Der Jahresenergieverbrauch eines Haushalts setzt sich aus drei Teilen zusammen: Heizwärme (ca. 70-80 % des Gesamtverbrauchs), Warmwasser (ca. 10-15 %) und Strom für Beleuchtung und Geräte (ca. 10 %). Wie hoch der Verbrauch ausfällt, hängt vor allem vom Gebäudezustand, vom Nutzerverhalten und von der Witterung des jeweiligen Jahres ab. Die folgenden Richtwerte (Stand 2026) helfen Ihnen, Ihren eigenen Verbrauch einzuordnen.

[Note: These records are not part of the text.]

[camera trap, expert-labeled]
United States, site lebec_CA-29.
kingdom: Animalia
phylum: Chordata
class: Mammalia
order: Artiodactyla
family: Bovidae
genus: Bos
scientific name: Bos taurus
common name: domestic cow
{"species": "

Stromverbrauch nach Haushaltsgröße
Der Stromverbrauch steigt mit jeder Person, aber nicht linear – Grundlasten wie Kühlschrank, Router oder Standby-Geräte teilen sich auf alle Bewohner auf. Deutlich höher liegt der Verbrauch, wenn das Warmwasser elektrisch (per Durchlauferhitzer oder Boiler) statt über die Heizung erzeugt wird.
| Haushaltsgröße | Ohne Warmwasser (Strom) | Mit elektr. Warmwasser |
| 1 Person | ca. 1.500 kWh/a | ca. 2.300 kWh/a |
| 2 Personen | ca. 2.500 kWh/a | ca. 3.600 kWh/a |
| 3 Personen | ca. 3.200 kWh/a | ca. 4.700 kWh/a |
| 4 Personen | ca. 3.800 kWh/a | ca. 5.500 kWh/a |
| 5 Personen | ca. 4.500 kWh/a | ca. 6.500 kWh/a |
Heizenergiebedarf nach Gebäudestandard
Der Heizwärmebedarf wird in Kilowattstunden pro Quadratmeter und Jahr (kWh/m²·a) angegeben. Multipliziert mit Ihrer Wohnfläche ergibt sich der Jahres-Heizwärmebedarf. Der Unterschied zwischen einem unsanierten Altbau und einem Passivhaus ist enorm – bis zum Fünf- bis Zehnfachen.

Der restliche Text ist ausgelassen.